As it does in every case, the IRS argued that the time to bring the disclosure suit is a jurisdictional time frame.  The IRS remains uninterested in Supreme Court opinions regarding jurisdiction.  Ms. Clark cited an opinion from the district court in DC, Bancroft Global Dev. v. United States, 330 F. Supp. 3d 82 (D.D.C. 2018) which analyzed 7431(d) and determined it did not create a jurisdictional time period.  The court states that “The Government did not respond or further address this point in Reply.”  The court in Clark analyzed the Bancroft decision and agreed with it. 

In Bancroft, the district court noted the change in Supreme Court case law since Kontrick v. Ryan, 540 U.S. 443 (2004), and that the Supreme Court now holds that a filing deadline is not jurisdictional unless Congress makes a “clear statement” that it wants the filing deadline to be jurisdictional.  Bancroft applied that case law and found no clear statement from Congress that the deadline in IRC 7431(d) should be jurisdictional, noting, among other things, that the jurisdictional grant for these suits in district court is in IRC 7431(a) and is separate from the filing deadline in IRC 7431(d).  The Bancroft court quoted from Gonzalez v. Thaler, 565 U.S. 134, 146-148 (2012) (comparing the wording of close subparagraphs of a habeous corpus statute), that “[m]ere proximity will not turn a rule that speaks in nonjurisdictional terms into a jurisdictional hurdle”. 

The Bancroft court noted that by 2018, only two Circuits had directly addressed this issue under IRC 7431(d).  In Gandy v.
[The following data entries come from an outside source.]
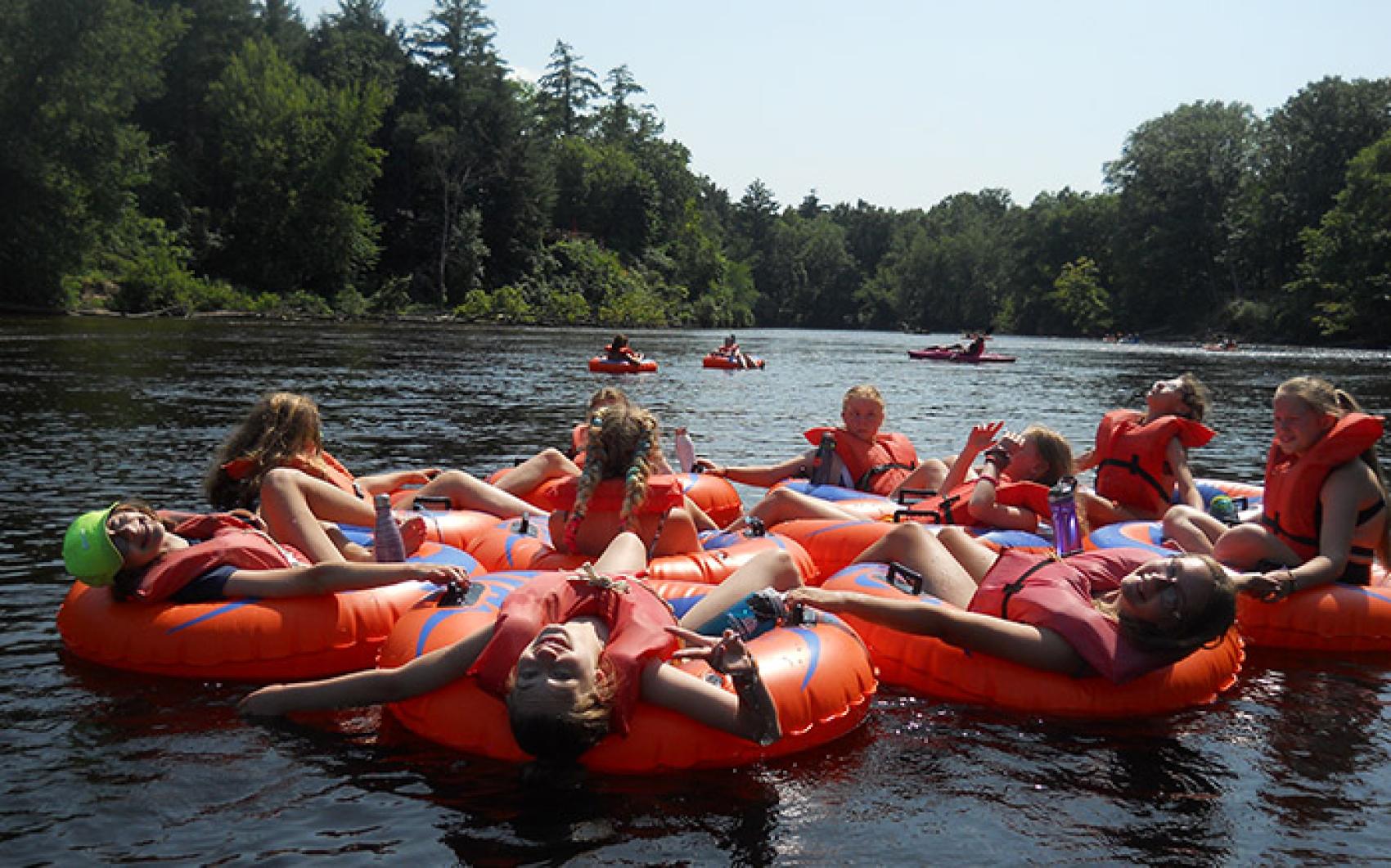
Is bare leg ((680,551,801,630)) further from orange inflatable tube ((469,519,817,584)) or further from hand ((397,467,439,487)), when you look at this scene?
hand ((397,467,439,487))

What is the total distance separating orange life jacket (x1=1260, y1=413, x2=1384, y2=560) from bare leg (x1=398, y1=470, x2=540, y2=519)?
4445mm

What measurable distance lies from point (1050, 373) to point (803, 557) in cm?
2767

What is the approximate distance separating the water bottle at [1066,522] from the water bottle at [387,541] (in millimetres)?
3674

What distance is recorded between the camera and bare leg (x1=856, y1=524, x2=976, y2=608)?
584 cm

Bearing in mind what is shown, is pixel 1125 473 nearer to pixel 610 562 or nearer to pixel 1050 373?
pixel 610 562

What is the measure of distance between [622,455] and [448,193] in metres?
52.7

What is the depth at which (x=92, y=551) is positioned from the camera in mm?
5203

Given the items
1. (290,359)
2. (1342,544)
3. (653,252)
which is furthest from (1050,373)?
(653,252)

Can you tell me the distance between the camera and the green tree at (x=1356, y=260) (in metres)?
48.8

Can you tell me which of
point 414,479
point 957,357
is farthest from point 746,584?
point 957,357

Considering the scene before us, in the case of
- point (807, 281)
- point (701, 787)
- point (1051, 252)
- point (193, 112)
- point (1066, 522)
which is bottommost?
point (701, 787)

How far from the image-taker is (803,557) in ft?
21.8

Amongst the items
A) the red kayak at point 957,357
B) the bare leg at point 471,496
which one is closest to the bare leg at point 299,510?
the bare leg at point 471,496

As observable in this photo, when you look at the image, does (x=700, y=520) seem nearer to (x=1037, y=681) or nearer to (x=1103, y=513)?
(x=1037, y=681)
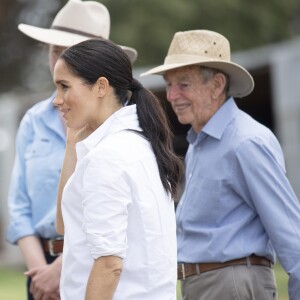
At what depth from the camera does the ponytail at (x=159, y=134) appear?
359cm

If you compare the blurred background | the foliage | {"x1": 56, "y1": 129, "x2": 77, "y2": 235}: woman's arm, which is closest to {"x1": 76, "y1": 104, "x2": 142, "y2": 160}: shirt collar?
{"x1": 56, "y1": 129, "x2": 77, "y2": 235}: woman's arm

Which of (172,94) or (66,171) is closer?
(66,171)

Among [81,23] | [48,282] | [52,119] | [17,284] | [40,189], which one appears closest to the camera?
[48,282]

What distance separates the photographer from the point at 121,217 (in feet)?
11.1

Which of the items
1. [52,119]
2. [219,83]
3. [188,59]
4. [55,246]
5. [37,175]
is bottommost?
[55,246]

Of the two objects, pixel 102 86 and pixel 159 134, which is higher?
pixel 102 86

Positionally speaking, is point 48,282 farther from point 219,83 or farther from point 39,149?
point 219,83

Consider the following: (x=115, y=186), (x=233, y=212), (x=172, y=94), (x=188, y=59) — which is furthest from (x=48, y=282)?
(x=115, y=186)

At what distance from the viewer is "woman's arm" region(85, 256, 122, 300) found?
333cm

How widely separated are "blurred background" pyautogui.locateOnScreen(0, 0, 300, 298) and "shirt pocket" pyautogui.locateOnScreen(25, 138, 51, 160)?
8.69m

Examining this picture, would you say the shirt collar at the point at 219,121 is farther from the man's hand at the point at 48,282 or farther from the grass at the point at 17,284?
the grass at the point at 17,284

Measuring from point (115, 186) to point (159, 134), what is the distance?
0.36 meters

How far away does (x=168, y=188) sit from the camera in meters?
3.60

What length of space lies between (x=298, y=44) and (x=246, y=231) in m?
10.3
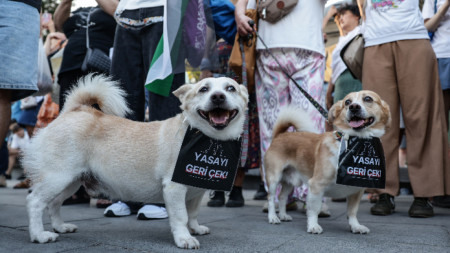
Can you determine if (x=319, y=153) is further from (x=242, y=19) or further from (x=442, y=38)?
(x=442, y=38)

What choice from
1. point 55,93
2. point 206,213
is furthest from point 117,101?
point 55,93

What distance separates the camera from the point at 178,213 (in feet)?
7.41

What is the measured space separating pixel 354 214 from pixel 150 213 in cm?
173

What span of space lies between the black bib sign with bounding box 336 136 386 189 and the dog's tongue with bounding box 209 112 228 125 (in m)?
1.04

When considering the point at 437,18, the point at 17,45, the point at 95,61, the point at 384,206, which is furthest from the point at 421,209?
the point at 17,45

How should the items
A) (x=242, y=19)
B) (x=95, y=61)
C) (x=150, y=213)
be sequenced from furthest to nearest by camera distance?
(x=95, y=61), (x=242, y=19), (x=150, y=213)

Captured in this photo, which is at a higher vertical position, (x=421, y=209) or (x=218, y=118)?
(x=218, y=118)

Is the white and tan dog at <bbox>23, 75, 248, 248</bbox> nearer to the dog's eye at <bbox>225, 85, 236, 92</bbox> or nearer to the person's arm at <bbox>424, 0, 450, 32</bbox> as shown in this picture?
the dog's eye at <bbox>225, 85, 236, 92</bbox>

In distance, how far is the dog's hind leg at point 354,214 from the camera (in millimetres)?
2738

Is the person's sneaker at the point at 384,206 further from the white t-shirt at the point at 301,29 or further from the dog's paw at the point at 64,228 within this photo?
the dog's paw at the point at 64,228

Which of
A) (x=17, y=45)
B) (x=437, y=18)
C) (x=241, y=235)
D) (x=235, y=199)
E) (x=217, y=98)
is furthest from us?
(x=235, y=199)

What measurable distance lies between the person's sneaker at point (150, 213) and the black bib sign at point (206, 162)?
103cm

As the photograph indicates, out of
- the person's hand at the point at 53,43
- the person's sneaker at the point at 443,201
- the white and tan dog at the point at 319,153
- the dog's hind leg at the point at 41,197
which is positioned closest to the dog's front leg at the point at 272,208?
the white and tan dog at the point at 319,153

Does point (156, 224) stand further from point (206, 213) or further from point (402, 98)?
point (402, 98)
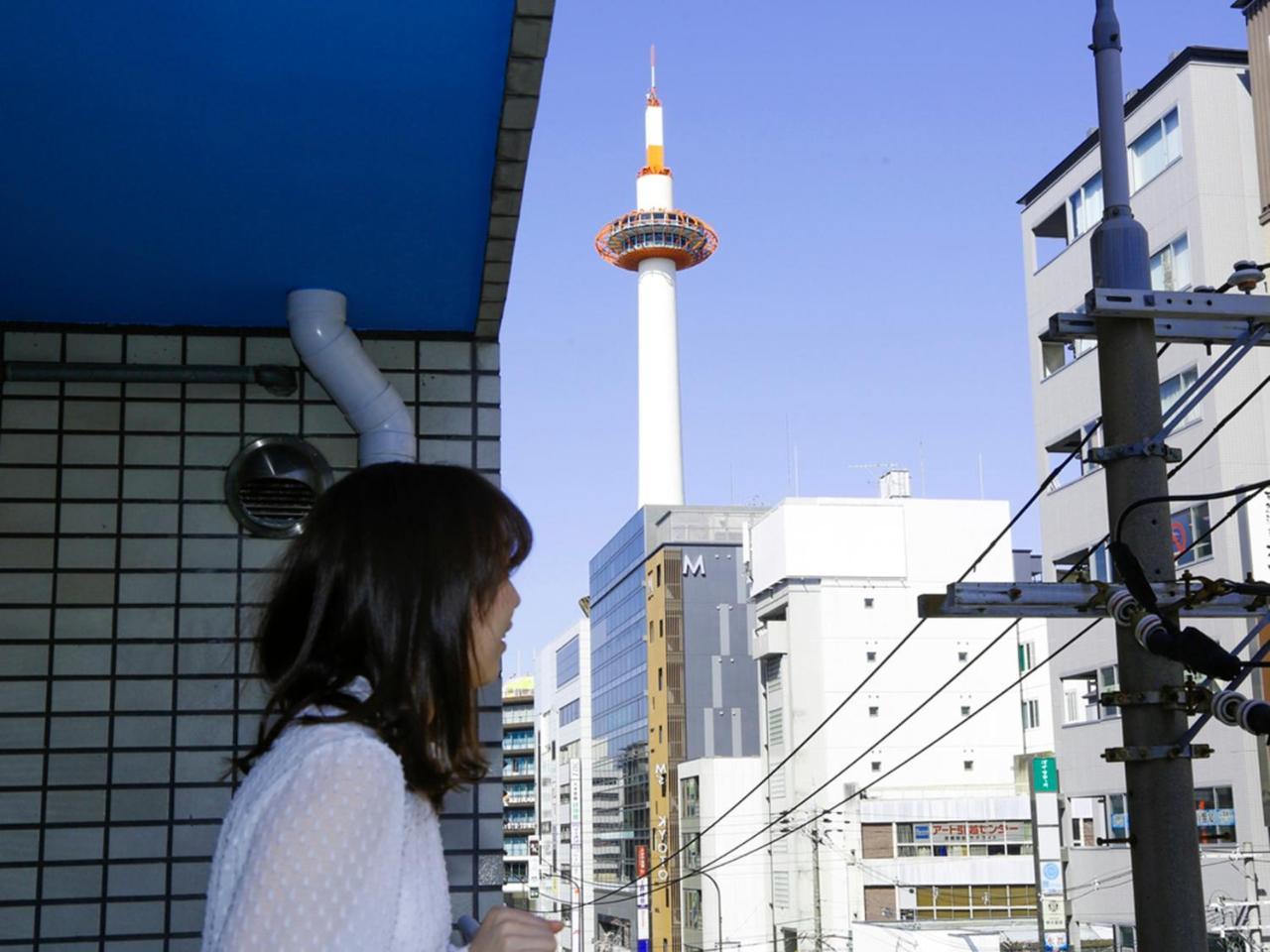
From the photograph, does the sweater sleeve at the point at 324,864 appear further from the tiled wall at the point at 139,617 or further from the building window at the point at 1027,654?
the building window at the point at 1027,654

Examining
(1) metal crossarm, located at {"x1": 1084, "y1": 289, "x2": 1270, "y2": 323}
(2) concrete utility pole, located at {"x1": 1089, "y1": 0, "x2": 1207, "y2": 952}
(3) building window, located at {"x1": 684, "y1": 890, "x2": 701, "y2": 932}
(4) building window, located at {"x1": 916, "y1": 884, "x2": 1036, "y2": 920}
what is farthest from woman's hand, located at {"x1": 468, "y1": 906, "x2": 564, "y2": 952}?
(3) building window, located at {"x1": 684, "y1": 890, "x2": 701, "y2": 932}

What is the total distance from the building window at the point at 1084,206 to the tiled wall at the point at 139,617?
26.7 m

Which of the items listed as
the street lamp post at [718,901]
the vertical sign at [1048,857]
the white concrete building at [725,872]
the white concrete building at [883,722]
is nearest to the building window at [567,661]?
the white concrete building at [883,722]

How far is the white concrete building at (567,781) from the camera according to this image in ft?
274

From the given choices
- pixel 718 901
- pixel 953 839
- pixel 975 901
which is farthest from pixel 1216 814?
pixel 718 901

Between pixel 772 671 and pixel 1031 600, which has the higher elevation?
pixel 772 671

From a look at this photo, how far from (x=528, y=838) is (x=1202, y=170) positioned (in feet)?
292

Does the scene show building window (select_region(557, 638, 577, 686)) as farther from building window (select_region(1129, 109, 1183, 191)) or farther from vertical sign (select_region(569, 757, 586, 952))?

United States, 234 F.3d 281, 283 (5th Cir. 2000) (i.e., decided before Kontrick), the Fifth Circuit held that the filing deadline is jurisdictional.  In Aloe Vera of America, Inc. v. United States (9th Cir. 2009), the Ninth Circuit — much influenced by language in a recent Supreme Court opinion in John R. Sand & Gravel, Inc. v. United States, 552 U.S. 130 (2008) (finding the filing deadline at 28 U.S.C. 2501 jurisdictional) — held the IRC 7431(d) filing deadline jurisdictional.  The Bancroft court noted that more recent Supreme Court opinions make clear that John R. Sand’s holding was based really on an exception to the new jurisdictional rules in the case of a long line of prior Supreme Court cases holding the filing deadline jurisdictional.  But, the Bancroft court stated that, since the Supreme Court has never addressed IRC 7431(d), the John R. Sand case exception does not apply.  The Bancroft court cited several post-2009 Supreme Court opinions making clear how the new jurisdictional rules apply.  Oddly, though, the Bancroft court did not cite a very analogous opinion from its supervising Circuit, the D.C. Circuit, in Keohane v. United States, 669 F.3d 325, 330 (D.C. Cir. 2012), holding the filing deadline in IRC 7433(d) (a provision almost identically-phrased to IRC 7431(d)) not jurisdictional under current Supreme Court case law.

Based on that decision, it refused to dismiss the case based on the Federal Rule of Civil Procedure (FRCP) 12(b)(1) motion submitted by the IRS.

That did not end the inquiry because the court then shifted to an analysis of whether it should dismiss the case under FRCP 12(b)(6).  This rule requires a complaint to provide “a short and plain statement of the claim showing that the pleader is entitled to relief.”  To avoid dismissal under this rule the complaint must state a claim for relief plausible on its face meaning that the complaint will allow the court to draw an inference that the defendant committed an act that could give rise to relief.

The court decided that it could not base a dismissal of the case on the attached letters at this stage of the proceeding.  While Ms. Clark did not challenge the authenticity of the letters the court found that a significant dispute remains regarding the centrality of the letter to her disclosure complaint.  In other words, it’s possible that the IRS made wrongful disclosures after these letters and within the statutory time period for bring suit.  The court’s decision does not mean Ms. Clark will win the case or even that the IRS committed a disclosure violation at any time.  It simply allows the case to proceed so that she can show a disclosure violation occurred and that it did so in the appropriate time frame relative to the bringing of the suit.